Boasting a 30-16 record since the calendar turned, the Raptors’ continuous rise up the Eastern Conference standings was paid off tonight. Thanks to a 118-108 win over the Atlanta Hawks, coupled with a Cleveland Cavaliers loss to the Orlando Magic, the Raptors have locked in a top six seed to ensure they won’t be any part of the play-in tournament.
Now they await their first-round opponent, while continuing to chase the Chicago Bulls for the fifth seed and, possibly, a better matchup.

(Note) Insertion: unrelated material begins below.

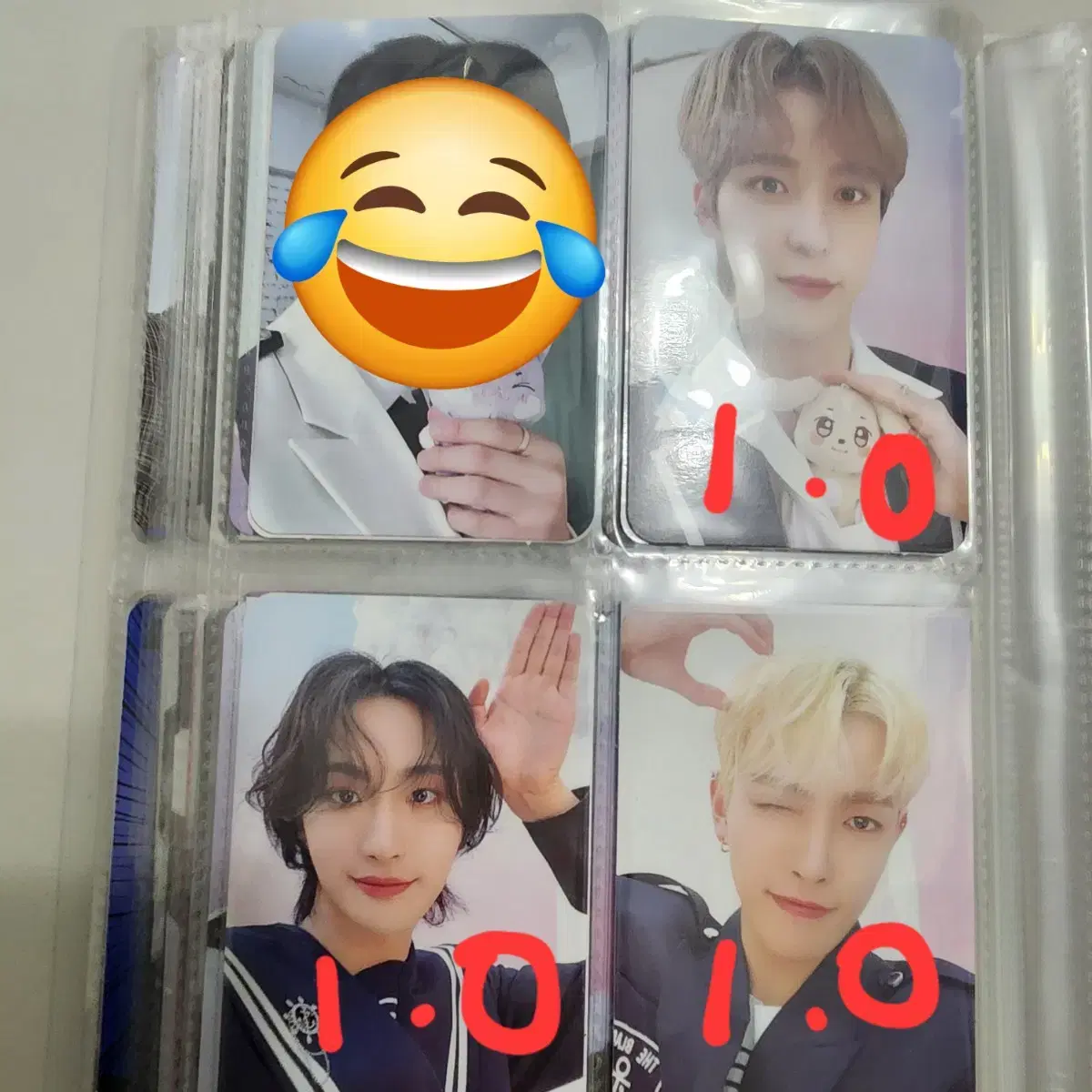 에이티즈 포카 ATEEZ PC SELL POCA 애니티즈 포카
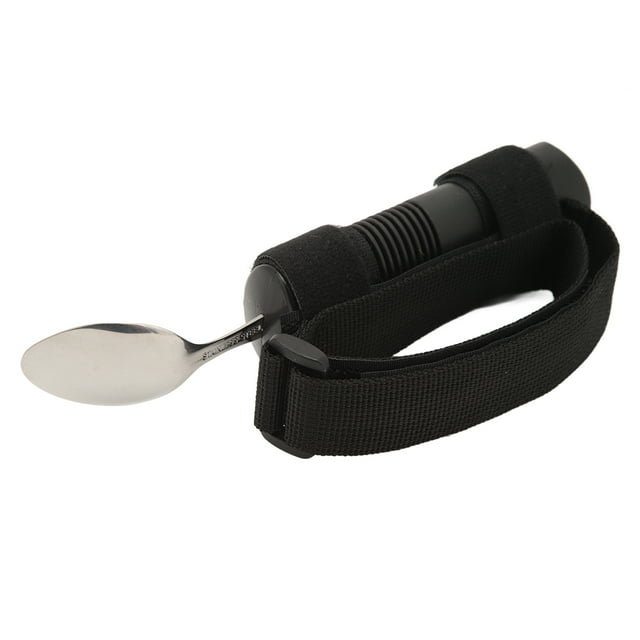 Cuchara Para Comer Adaptable, Más Grueso, Utensilios Adaptables, Antideslizante Para Personas Con Temblor De Manos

If you could sum up tonight’s game, it was a dreamy take on a playoff preview. While the Raptors, in all likelihood, won’t be playing the Hawks in the post-season, they ran into all the issues you might be worried about heading into that slow-down, knock-around style of hoops. The three-point shot refused to fall for Toronto — Gary Trent Jr. and Fred VanVleet combined to go 3-for-18 and the team shot just 9-for-35 as a whole. The bench players thrown in for instant gratification, Dalano Banton and Malachi Flynn, failed to tread water in limited minutes.
Missed shots and a limited rotation are exactly the two things keeping Raptors fans up at night with the playoffs two weeks away — so how did they win on Tuesday against a team on a five-game winning streak?
Two things: defense and the fulcrum that is Pascal Siakam.
Siakam was excellent in all areas against the Hawks, providing all the offensive spark needed with his backcourt teammates struggling to find the range. Playing a game-high 40 minutes (the Raptors needed every second), Siakam had 31 points, 13 rebounds, six assists, a steal and a block. With VanVleet struggling to shoot all night, more work was pushed through Pascal. This meant running point guard in bench lineups with the chaos agents — Precious Achiuwa, Chris Boucher and Scottie Barnes — while adjusting to work more in the flow of the offense with the starters. Siakam showed the entire bag: finishing through contact, posting up, skip passes to open shooters, high-low feeds to the bigs, even finding cutters within the paint.
It was a clinic, and even the minutes down the stretch when Atlanta put their best defenders in Clint Capela and Deandre Hunter on him, Siakam was able to adjust and find ways to be effective. It was his pass that set up the game’s dagger — a VanVleet three, his 19th in the clutch this season, breaking a game-long drought to lock up the win.
Fred’s shot capped a 16-5 run for Toronto that essentially got rolling when VanVleet stopped calling his own number and the ball started finding Siakam at the start of sets again.
Pascal’s frontcourt buddies carried a lot of water too. Barnes had a monstrous line of 19 points and 14 rebounds, six of the latter on the offensive end, as he and the rest of the Raptors frontline made life a living hell for Clint Capela.
Not so much outworked as he was outnumbered, Capela spent most of the night jumping with two white jerseys leaping with him and one more waiting underneath, as the Raptors tipped and poked and prodded, finding all sorts of ways to keep possessions alive. Winning the rebounding battle 60-43 begins to give you an idea of how the Raptors balanced the books on Atlanta, even in a game where the Hawks made five more threes than Toronto.
The stat line bears it out individually, too. Khem Birch had one of his best games of the season with five points and eight boards in 24 minutes, proving a decent foil for the outstanding Trae Young-Capela pick and roll connection. Precious Achiuwa had 11 points and was a game-high +21. Chris Boucher kept a Siakam-less bench lineup alive thanks to two three-pointers early in the fourth, on his way to 18 points on 7-for-11 shooting.
Young led Atlanta with 26 points and 15 assists, while Hunter added 20 and Kevin Heurter drained five threes on his way to 21 points.
In short, albeit this coming against the Hawks, the Raptors showed just how far their frontcourt has come in their ability to carry the team when VanVleet and Trent Jr. don’t have it. By getting on the glass, scampering around on defense, and running everything through Siakam — the Raptors showed they have multiple ways to win a game, which is exactly what you want to see three games before the playoffs begin.